Okay, we're done with Unsold Pilots for now. The description on this clip says it's from The Danny Thomas Show from 1964 and that it features along with Danny, "Frank Sinatra, Carl Reiner, Jim Nabors, Don Knotts, Andy Griffith, and Morey Amsterdam." Actually, it's from a 1965 special called Danny Thomas' Wonderful World of Burlesque and the guy they apparently think is Morey Amsterdam is actually Sid Melton…

ASK me: Cancelled Shows and Comics

One of those folks who doesn't want his name associated with this blog wrote…

Your mention this morning of the TV show Van Dyke and Company reminded me of something you said years ago on a Kirby panel at a New York Con. You were talking about the DC Comics in the early seventies when Jack did his Fourth World series for them and you mentioned that variety show with Dick Van Dyke. I remember that there was some sort of connection but I don't remember what it was. Can you refresh my weak memory?

I'll try. First off, some TV history: Dick Van Dyke headlined a variety series for NBC that ran from September 20, 1976 to December 30, 1976 — eleven episodes. It was produced by the team of Bob Einstein and Allan Blye and it got generally good reviews but I don't think the network gave it much of a chance, plus it was in a rough time slot. It aired at 8 PM on Thursday evenings opposite The Waltons on CBS and Welcome Back, Kotter on ABC at the peak of those two shows' popularity.

I was working on Kotter at the time and everyone on our show liked Van Dyke and Company. We'd sometimes take a break during Thursday night rewrite meetings — which could last into the wee hours of the morning — to watch not our show but Mr. Van Dyke's. His show won the Emmy for Outstanding Comedy-Variety or Music Series that year…unfortunately, after it was yanked off the air. It's only barely remembered and when it is, that's usually because Andy Kaufman was a semi-regular — his first real presence in prime-time.

A few years later with its ratings at a disastrous low, NBC hired the famed programmer Fred Silverman away from ABC to try and reprogram the network and raise its viewership.
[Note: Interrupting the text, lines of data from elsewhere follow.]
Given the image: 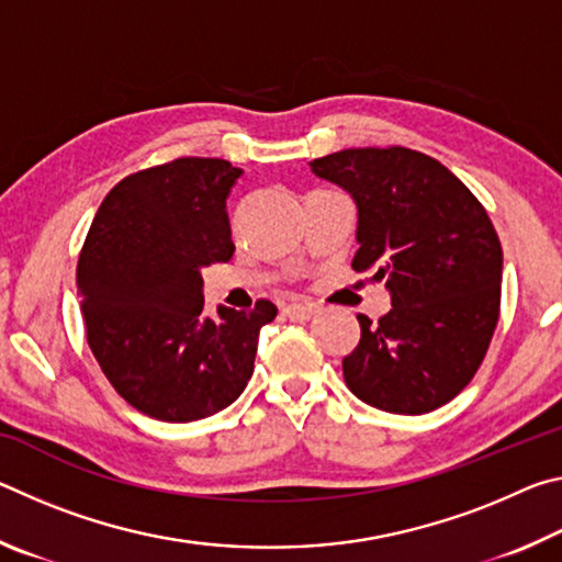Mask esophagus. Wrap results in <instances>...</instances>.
I'll return each mask as SVG.
<instances>
[{"mask_svg":"<svg viewBox=\"0 0 562 562\" xmlns=\"http://www.w3.org/2000/svg\"><path fill=\"white\" fill-rule=\"evenodd\" d=\"M284 317L292 319V322H307L317 315V304H310V302H292L288 307L282 310Z\"/></svg>","mask_w":562,"mask_h":562,"instance_id":"esophagus-1","label":"esophagus"}]
</instances>
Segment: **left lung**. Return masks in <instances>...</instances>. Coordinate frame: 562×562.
I'll return each instance as SVG.
<instances>
[{
    "instance_id": "8db88e82",
    "label": "left lung",
    "mask_w": 562,
    "mask_h": 562,
    "mask_svg": "<svg viewBox=\"0 0 562 562\" xmlns=\"http://www.w3.org/2000/svg\"><path fill=\"white\" fill-rule=\"evenodd\" d=\"M310 170L357 205V272L392 310L359 315L341 361L349 392L389 414H426L471 382L501 307L503 250L488 213L449 168L408 148H347Z\"/></svg>"
}]
</instances>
A month or three into his command, I was in a meeting with Silverman and he was rattling off some of the reasons why NBC had dug itself into such a deep hole. There were quite a few reasons but a big one was, he felt, that his predecessors had been too quick to cancel certain shows. These were good shows, he said…and if they'd been given more time, he believed they'd have found viewers (or vice-versa). I remember him saying, "They certainly would have done better than whatever the guys before me replaced them with."

He named four shows which, he said, should not have been canceled. I remember the names of three of them: Baa Baa Black Sheep, Sirota's Court…and Van Dyke and Company. His predecessors, he insisted, were too cowardly — the descriptor he used was "chickenshit" — and panicked. And there some talk about shows which networks almost canceled when the early ratings were disappointing — M*A*S*H being the textbook example — but which turned out to be huge hits. And often, Fred said, the show avoided early axing not because anyone had faith in it but because of some contractual factor or because there was nothing else available to put in its place.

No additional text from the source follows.